When predators don’t have natural prey in their habitats, they turn to what’s available. If that’s a cow with a calf, it can be a big loss for a rancher.

Any loss is ‘devastating’

“Any kind of death loss is devastating,” Kujala said. Livestock gets stressed the same way prey animals do when there are predators in the area, Kujala said. Like wildlife, stress affects breeding success with livestock, she said. And livestock animals under stress don’t gain weight the way they should.

While Colorado Parks and Wildlife reimburses ranchers for predator losses — and loss reimbursement is part of the ballot issue — Kujala noted that much of that agency’s revenue comes from the sale of hunting licenses. Further depletion of the state’s wildlife populations could lead to fewer licenses being sold, and less revenue available for operations, she said. That means taxpayers could be responsible for paying for predation losses.

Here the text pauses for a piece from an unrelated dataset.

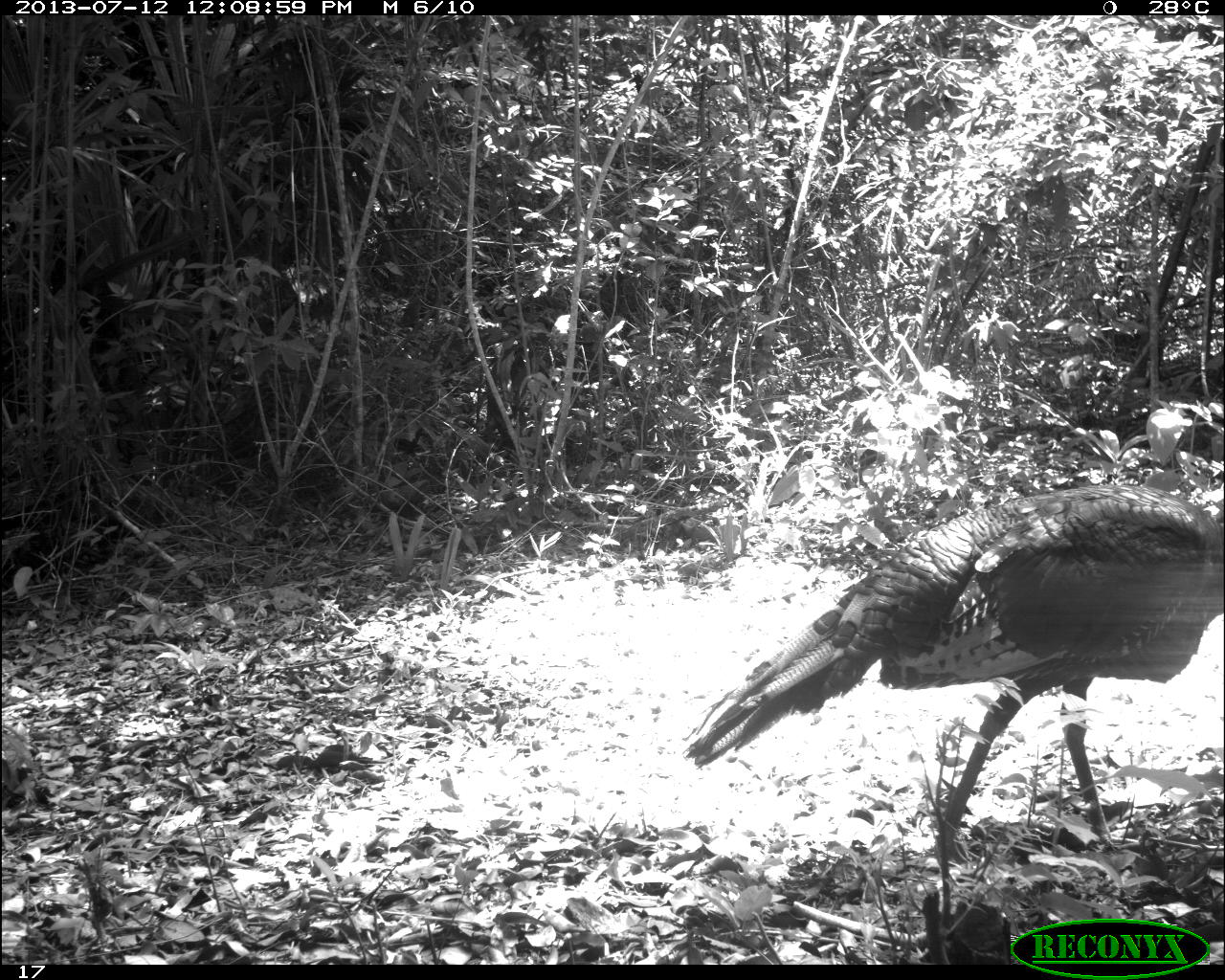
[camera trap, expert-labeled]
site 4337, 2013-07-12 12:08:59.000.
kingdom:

None of the ranchers interviewed for this story is anti-wolf. But all said Colorado isn’t the right place for them.

“In states with wolves, the population isn’t close to Colorado’s,” Kujala said, adding that development has taken much of the winter range for deer, elk and other species.

Then there’s the fact that a small group of wolves has already wandered into the northwest part of the state. Introducing more wolves will create a conflict between packs, Kujala said.

If wolves return to the state in any numbers, Gerard said he’s worried about the future of agriculture in western Colorado.

Ranching’s been good to me in Eagle County,” Gerard said. “That may be coming to an end.”

And given the way wolves wander, Gates wonders where packs will travel if given the chance.

“Once you get (wolves) back down here, you’ll never control them,” he said.